The data comes out shortly after the launch of WellDoc’s BlueStar, the first “mobile integrated therapy” that can be prescribed through existing Rx channels and paid for through private health plans.

Digitas Health surveyed 2,000 patients with 20 different cardiac, gastrointestinal, and respiratory diseases as well as CNS and diabetes. The full report is due out in the fall.

“[In Europe], we certainly look at physicians and pharmacists as more of our primary targets. But at the end of the day, the patients are the ones that take the pill and it is the patient that has to have the positive outcome from that medication,” Geoff McCleary, VP and director of mobile innovation at Digitas Health, told PMLiVE. “So we wanted to make sure we had a better understanding of the patient type and their mobile health activities.”

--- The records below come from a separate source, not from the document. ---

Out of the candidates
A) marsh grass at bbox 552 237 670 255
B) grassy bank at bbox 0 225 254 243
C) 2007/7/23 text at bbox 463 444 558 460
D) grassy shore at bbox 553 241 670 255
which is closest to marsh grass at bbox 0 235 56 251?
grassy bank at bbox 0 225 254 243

The study found that users of mobile applications for health skewed mostly female and spanned all different age groups. More than 60 percent of mobile health users with chronic conditions had been living with their disease for more than 3 years, as opposed to people who had just been diagnosed.

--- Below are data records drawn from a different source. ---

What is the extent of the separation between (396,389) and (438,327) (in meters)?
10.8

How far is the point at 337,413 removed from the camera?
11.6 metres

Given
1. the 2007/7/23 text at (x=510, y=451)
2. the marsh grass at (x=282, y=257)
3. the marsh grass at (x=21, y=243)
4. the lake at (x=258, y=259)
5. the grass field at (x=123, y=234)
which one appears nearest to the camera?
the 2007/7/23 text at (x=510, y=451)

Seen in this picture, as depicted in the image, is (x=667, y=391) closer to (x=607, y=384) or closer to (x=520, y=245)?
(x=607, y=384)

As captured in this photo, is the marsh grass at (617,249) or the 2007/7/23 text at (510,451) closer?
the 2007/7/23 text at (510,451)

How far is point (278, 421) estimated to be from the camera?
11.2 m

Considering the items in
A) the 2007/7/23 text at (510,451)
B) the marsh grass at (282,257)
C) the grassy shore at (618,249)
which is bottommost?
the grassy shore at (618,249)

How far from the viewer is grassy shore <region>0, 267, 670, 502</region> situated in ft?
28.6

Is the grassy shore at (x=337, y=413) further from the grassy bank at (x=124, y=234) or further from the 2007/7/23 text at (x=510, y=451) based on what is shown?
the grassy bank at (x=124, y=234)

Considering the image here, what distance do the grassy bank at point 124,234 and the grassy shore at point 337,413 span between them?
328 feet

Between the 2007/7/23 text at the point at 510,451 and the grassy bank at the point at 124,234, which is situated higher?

Digitas Health has spoken before about the opportunities for pharma in the mobile health space. Marty DeAngelo, vice president and director of interactive design at Digitas Health, wrote last year that out of 25 major drug brands, only 3 had mobile-enabled websites.

McCleary also said the study showed patients were very willing to spend money on digital health directly, even outside of a prescription. He also said that of the mobile health users surveyed, 60 percent were considering switching their medication.

“Patients are taking adherence and treatment to a whole other level in their own hands, without going to pharma. They’re downloading health apps, they’re buying wireless scales, they’re buying Nike Fuelbands and they’re collecting that data and using that data to better improve their general health outcomes, or outcomes specific to a disease they may have,” he said. “They’re doing that without us, and we as experts on the drugs and the products we make have a great opportunity to help them even more by providing even more information tools and resources for them to use in conjunction with our medicines.”

  • Ben3000

    I wonder if the same applies to dentists prescribing apps to their patients?
    Ben
    Dentist/App developer
    http://www.brushdj.com
    @BrushDJ

  • A

    “…in their own hands…” and “to help them even more…” Means simply that the drug industry would like the patients to take the responsibility without a doctor who actually is responsible if case something happened. The patient shall be empowered but the responsibilities shall be well defined and the patient shall be exclusively informed about the risks. The number of downloads is no longer important but the risk management and number of negative outcomes is.